The lamotrigine-treated group showed significantly lower relapse rates than placebo-treated patients in time-to-study dropout, time to intervention for a mood episode, and time to intervention for depressive relapse. Differences between the lamotrigine and placebo groups in time to intervention for manic relapse were insignificant. Lithium was superior to a placebo in time to relapse for any mood episode and time to intervention for a manic episode. Lithium also outperformed lamotrigine in that manic symptoms did not worsen as quickly from baseline to endpoint.
The results here are consistent with those of the rapid cycling study: Lamotrigine helps prevent recurrence of depressive symptoms and episodes. Evidence of prophylaxis against manic recurrences was not compelling, however.
The findings of these two maintenance trials are consistent with the results of a placebo-controlled, randomized, 6-week acute treatment trial of lamotrigine (50 mg/d and 200 mg/d) in patients with bipolar depression.17 Seventeen lamotrigine-treated patients in both dosage groups saw more-significantly reduced depressive symptoms than did placebo-treated patients on the MADRS (but not the HAMD) total score and on the CGI. The 200 mg/d group tended to have greater improvement than the 50 mg/d group. There was little difference among the three treatment groups in the incidence of switching into hypomania or mania.
These studies indicate that lamotrigine has acute and prophylactic efficacy against bipolar depression. In contrast, evidence of the agent’s acute or prophylactic efficacy in mania is lacking.
Other new antiepileptics: More testing needed
Use of the six other newer antiepileptics in patients with bipolar disorder is still being explored. (See “Comparing the known efficacy of antiepileptic agents in bipolar disorder,”) Let’s look at what we know about these agents to this point.
Gabapentin A number of case reports and case series published in recent years suggest that gabapentin may have mood-stabilizing properties. In two randomized, controlled trials, however, gabapentin did not display significantly greater efficacy than a placebo in treating acute mania.13,14 Gabapentin has not been studied in controlled trials as a maintenance treatment or for bipolar depression.

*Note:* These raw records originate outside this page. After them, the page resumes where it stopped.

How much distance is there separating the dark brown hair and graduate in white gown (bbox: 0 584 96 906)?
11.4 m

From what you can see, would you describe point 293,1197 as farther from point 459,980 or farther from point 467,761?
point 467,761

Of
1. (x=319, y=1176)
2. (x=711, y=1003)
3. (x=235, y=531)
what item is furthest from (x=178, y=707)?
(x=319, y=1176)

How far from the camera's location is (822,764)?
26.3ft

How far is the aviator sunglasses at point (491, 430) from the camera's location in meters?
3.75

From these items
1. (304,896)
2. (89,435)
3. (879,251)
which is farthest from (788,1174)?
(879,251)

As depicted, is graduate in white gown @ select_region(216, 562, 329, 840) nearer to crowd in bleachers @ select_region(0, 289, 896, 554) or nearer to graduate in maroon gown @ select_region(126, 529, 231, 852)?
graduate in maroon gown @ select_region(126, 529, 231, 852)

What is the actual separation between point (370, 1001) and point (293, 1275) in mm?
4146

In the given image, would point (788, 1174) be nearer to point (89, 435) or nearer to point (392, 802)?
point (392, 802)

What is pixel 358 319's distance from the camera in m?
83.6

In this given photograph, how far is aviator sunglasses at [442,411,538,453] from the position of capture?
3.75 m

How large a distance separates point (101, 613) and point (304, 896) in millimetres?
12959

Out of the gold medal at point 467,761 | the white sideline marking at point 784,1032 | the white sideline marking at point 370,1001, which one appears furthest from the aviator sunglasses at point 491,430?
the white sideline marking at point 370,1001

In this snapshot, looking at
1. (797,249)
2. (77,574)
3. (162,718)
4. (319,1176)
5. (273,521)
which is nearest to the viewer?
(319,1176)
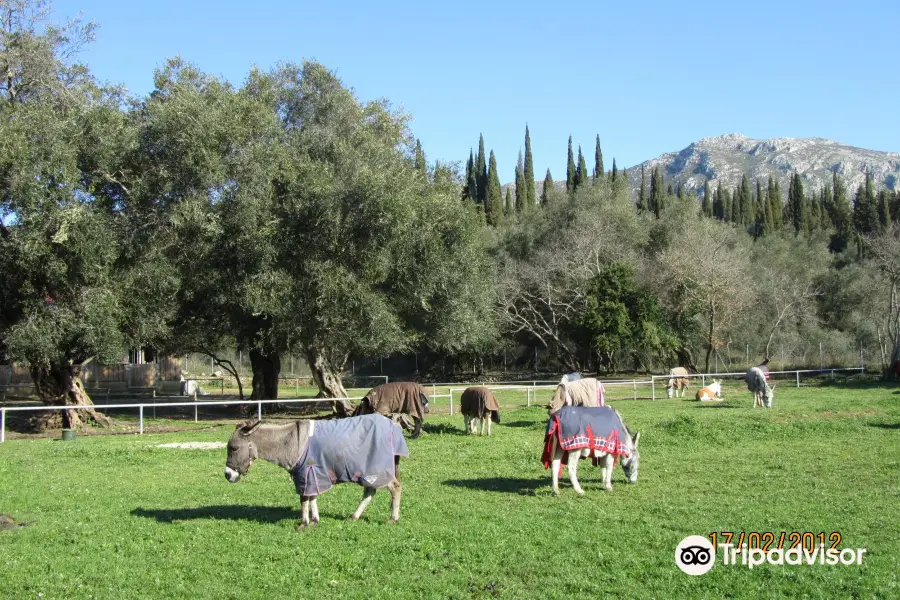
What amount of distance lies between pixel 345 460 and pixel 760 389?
66.7ft

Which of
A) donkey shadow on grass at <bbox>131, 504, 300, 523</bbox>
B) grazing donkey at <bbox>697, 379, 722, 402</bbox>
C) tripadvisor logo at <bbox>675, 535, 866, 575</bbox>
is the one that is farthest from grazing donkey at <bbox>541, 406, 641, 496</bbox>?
grazing donkey at <bbox>697, 379, 722, 402</bbox>

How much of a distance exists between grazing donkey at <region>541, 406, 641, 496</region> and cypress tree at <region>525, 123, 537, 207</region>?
72813mm

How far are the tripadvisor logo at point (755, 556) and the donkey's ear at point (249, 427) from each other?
5.39 meters

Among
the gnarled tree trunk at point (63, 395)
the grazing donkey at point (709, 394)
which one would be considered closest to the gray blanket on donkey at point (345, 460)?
the gnarled tree trunk at point (63, 395)

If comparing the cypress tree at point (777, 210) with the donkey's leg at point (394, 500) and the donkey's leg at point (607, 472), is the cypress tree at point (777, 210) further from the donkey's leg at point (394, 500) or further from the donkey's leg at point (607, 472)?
the donkey's leg at point (394, 500)

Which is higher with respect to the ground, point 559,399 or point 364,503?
point 559,399

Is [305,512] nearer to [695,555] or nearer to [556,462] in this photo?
[556,462]

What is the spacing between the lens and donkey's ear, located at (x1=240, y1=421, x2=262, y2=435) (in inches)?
405

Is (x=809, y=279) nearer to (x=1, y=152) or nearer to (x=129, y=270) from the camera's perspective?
(x=129, y=270)

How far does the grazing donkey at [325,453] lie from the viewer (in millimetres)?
9820

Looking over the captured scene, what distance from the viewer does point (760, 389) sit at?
26.5 m

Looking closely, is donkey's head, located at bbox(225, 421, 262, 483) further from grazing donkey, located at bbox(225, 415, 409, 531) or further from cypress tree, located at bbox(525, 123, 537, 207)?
cypress tree, located at bbox(525, 123, 537, 207)

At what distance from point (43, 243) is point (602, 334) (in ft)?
104

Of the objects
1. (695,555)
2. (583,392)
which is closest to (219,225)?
(583,392)
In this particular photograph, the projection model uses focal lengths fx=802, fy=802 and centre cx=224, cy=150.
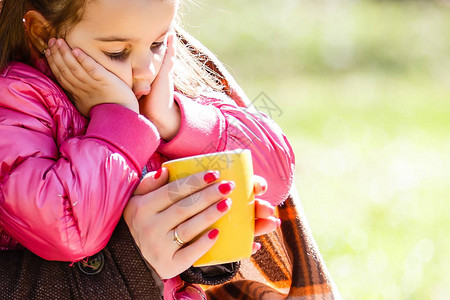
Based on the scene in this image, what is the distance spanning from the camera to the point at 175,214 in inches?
52.2

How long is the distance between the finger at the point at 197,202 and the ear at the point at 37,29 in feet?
1.48

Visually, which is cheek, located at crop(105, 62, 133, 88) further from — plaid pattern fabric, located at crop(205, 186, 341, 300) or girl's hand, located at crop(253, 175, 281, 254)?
plaid pattern fabric, located at crop(205, 186, 341, 300)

In contrast to these negative studies, gabapentin was superior to placebo in studies of patients with panic disorder, social anxiety disorder, and neuropathic pain. Overall, these studies suggest that gabapentin is not a bona fide mood stabilizer for most patients.
Topiramate More than 10 case reports and case series suggest that topiramate may have mood-stabilizing properties. A number of open trials also have found significant dose-related weight loss in patients with weight gain associated with other psychotropic agents.18 These observations have sparked interest in topiramate’s potential role as an obesity treatment.
Only one randomized, controlled trial of topiramate for bipolar disorder has appeared to date.19 An interim analysis of a placebo-controlled, randomized trial of two doses of topiramate (approximately 250 mg/d and 500 mg/d) in 97 hospitalized patients with acute bipolar I mania revealed strong trends toward reduced manic symptoms for both topiramate groups over placebo. These differences were not significant by the time the study was concluded, however.
Lamotrigine is a novel drug that blocks voltage-sensitive sodium channels, thereby indirectly inhibiting the release of excitatory neurotransmitters, particularly glutamate and aspartate.
Gabapentin was developed to mimic the synaptic effects of gamma-aminobutyric acid (GABA); it does not appear to appreciably interact with GABA receptors, however, and its mechanism of action in epilepsy remains unknown. It has several attractive pharmacokinetic properties, including lack of protein binding, renal clearance rather than hepatic metabolism, and few known drug-drug interactions.
Topiramate is a sulfamate-substituted monosaccharide with a number of possible mechanisms of action, including blockade of voltage-gated sodium channels, antagonism of the kainate/AMPA glutamate receptor subtype, enhancement of GABA activity at the GABA A receptor via interaction with a nonbenzodiazepine receptor site, and carbonic anhydrase inhibition.
Oxcarbazepine is the 10-keto analogue of carbamazepine, a chemical difference that translates into a number of safety advantages over carbamazepine. Oxcarbazepine is converted to an active 10-hydroxy metabolite rather than to the 10,11-epoxide metabolite of carbamazepine. The 10,11-epoxide metabolite of carbamazepine is associated with neurological side effects. Oxcarbazepine is a weak inducer of the CYP450 system, appears to have fewer drug-drug interactions, and offers better overall tolerability.
Zonisamide, a sulfonamide derivative, blocks voltage-sensitive sodium channels and T-type calcium currents, modulates GABAergic and dopaminergic neurotransmission, and is a free-radical scavenger.
Tiagabine is a selective GABA reuptake inhibitor.
Levetiracetam is the S-enantiomer of the ethyl analogue of the nootropic agent piracetam. Its mechanism of action in treating epilepsy is unknown. It does not appear to interact significantly with voltage-sensitive sodium channels or T-type calcium channels, nor does it significantly alter levels of GABA, glutamate, or glutamine in the central nervous system.